■ Material provided
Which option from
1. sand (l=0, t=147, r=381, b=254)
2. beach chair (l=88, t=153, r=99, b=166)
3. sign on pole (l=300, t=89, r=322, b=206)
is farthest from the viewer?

■ Your goal
Format the items above as a JSON list of strings, with one string for each line and no strings for blank lines.

■ Answer for this exercise
[
  "Which option from",
  "1. sand (l=0, t=147, r=381, b=254)",
  "2. beach chair (l=88, t=153, r=99, b=166)",
  "3. sign on pole (l=300, t=89, r=322, b=206)",
  "is farthest from the viewer?"
]